Pre-trial hearings at Guantanamo Bay for accused September 11 plotters Khalid Sheikh Mohammed and Ramzi Binalshibh have been postponed until February.
The first two days of hearings would have been the first open pre-trial hearings since the release of a damning Senate report on CIA torture.
Mohammed, Binalshibh and two others accused in the 2001 attacks had been due to appear on Monday before a military court in Guantanamo Bay.
But both hearings have been put off, a Defense department spokesman says.
The prisoners object to being handled by women on religious grounds, which raised the possibility that they would have had to have been forcibly dragged into court.

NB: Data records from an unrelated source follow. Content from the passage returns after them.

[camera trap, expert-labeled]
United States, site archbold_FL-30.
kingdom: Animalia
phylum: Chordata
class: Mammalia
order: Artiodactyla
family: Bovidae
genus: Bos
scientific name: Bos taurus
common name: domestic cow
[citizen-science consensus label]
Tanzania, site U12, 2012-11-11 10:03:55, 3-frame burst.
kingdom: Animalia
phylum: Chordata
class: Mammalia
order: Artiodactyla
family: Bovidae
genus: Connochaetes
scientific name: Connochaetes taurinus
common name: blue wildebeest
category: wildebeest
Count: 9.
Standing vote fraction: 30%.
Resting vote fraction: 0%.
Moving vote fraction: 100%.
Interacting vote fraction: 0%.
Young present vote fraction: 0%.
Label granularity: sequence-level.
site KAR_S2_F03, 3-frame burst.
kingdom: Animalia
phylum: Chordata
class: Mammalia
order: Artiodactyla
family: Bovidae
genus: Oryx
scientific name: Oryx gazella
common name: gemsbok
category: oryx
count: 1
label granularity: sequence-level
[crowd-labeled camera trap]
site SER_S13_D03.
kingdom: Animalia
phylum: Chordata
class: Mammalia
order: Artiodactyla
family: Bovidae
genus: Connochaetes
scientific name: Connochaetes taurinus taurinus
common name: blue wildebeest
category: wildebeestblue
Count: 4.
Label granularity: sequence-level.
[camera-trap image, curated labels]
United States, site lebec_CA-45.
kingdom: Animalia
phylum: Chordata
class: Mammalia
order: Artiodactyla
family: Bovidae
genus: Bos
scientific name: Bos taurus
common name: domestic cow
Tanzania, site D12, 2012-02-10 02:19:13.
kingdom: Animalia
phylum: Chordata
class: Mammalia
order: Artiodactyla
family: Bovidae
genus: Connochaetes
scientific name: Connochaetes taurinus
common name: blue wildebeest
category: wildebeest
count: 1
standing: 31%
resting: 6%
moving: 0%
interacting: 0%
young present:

It would have been their first public appearance since the Senate Intelligence Committee released a detailed report on the CIA's use of so-called "enhanced interrogation techniques" on detainees in secret prisons after the 9/11 attacks which killed nearly 3,000 people.
Mohammed, the alleged mastermind, was subjected to "waterboarding," a form of near drowning, 183 times, as well as "rectal rehydration" without medical cause.
Binalshibh underwent harsh interrogations featuring waterboarding, sleep deprivation and stress position for 34 days after his capture. The report said CIA analysts concluded he was not a senior Al-Qaeda member.
The hearings, however, were not about the Senate report but about a potential conflict of interest that arose in July when Binalshibh's lawyer learned that his team's security officer had been questioned by the FBI about their activities.